Salt tolerant wheat could boost yields by 25%
Monday, 12 March, 2012
Technology and tradition have come together to produce a new variety of salt tolerant wheat that may help farmers in Australia and worldwide adapt to saline soils and respond to climate change.
The new variety of wheat was produced not through genetic recombination, as is characteristic of most genetic modification, but through the old school technique of cross breeding.
The study, led by Matthew Gilliham from the Waite Research Institute at the University of Adelaide, focuses on a trait called Na+ exclusion, which refers to the plant’s ability to maintain low sodium (Na) concentrations, thus improving its tolerance of more saline soils.
Modern durum wheat (Triticum turgidum ssp. durum) has been bred and hybridised so many times over the millennia that it has lost this trait, making it more sensitive to saline soils than other varieties of wheat, including bread wheat (Triticum aestivum).
The researchers then turned to an ancestral wheat relative, Triticum monococcum, which has greater Na+ exclusion thanks to its genetic makeup. However, even though T. monococcum was cross bred with durum wheat in the past, it didn’t pass over the crucial genes that lent salt tolerance.
○ ○ ○ ○
> Apply what you read
(A) Decide whether each statement agrees with the salt-tolerant wheat article, answering yes or no and quoting the article's deciding words: (i) The new wheat variety came from cross breeding rather than genetic recombination. (ii) Modern durum wheat tolerates saline soils better than bread wheat. (iii) Past cross breeding of T. monococcum with durum wheat passed on the genes for salt tolerance.
(B) According to the salt-tolerant wheat article, who led the study?
(C) Please carry the salt-tolerant wheat article on from its final sentence.

> Collected material
○ ○ ○ ○
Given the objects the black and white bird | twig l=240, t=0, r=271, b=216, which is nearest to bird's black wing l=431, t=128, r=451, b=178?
○ ○ ○ ○
> Results in order
(A)
(i) Yes: "not through genetic recombination, as is characteristic of most genetic modification, but through the old school technique of cross breeding"
(ii) No: "making it more sensitive to saline soils than other varieties of wheat, including bread wheat (Triticum aestivum)"
(iii) No: "it didn’t pass over the crucial genes that lent salt tolerance"

(B) Matthew Gilliham from the Waite Research Institute at the University of Adelaide.

(C)
After screening the genes that contributed to salt tolerance in T. monococcum, the researchers narrowed down on one particular gene, TmHKT1;5-A, which they found to play a significant role in removing sodium from the plant’s roots.
They then proceeded to cross breed the wheat varieties to impart the gene to durum wheat and then test the effect of the gene in field conditions
Happily, they found that in saline soils durum wheat with TmHKT1;5-A had a yield as much as 25 per cent higher than conventional durum wheat.
And because the gene was introduced through cross breeding, any durum wheat containing TmHKT1;5-A will not be labelled as genetically modified or transgeneic wheat.
The Australian Durum Wheat Improvement Program (ADWIP) will be assessing the impact of this new variety of wheat, which might lead to it being rolled out as a commercial variety in areas with highly saline soil.
The study was published today in Nature Biotechnology.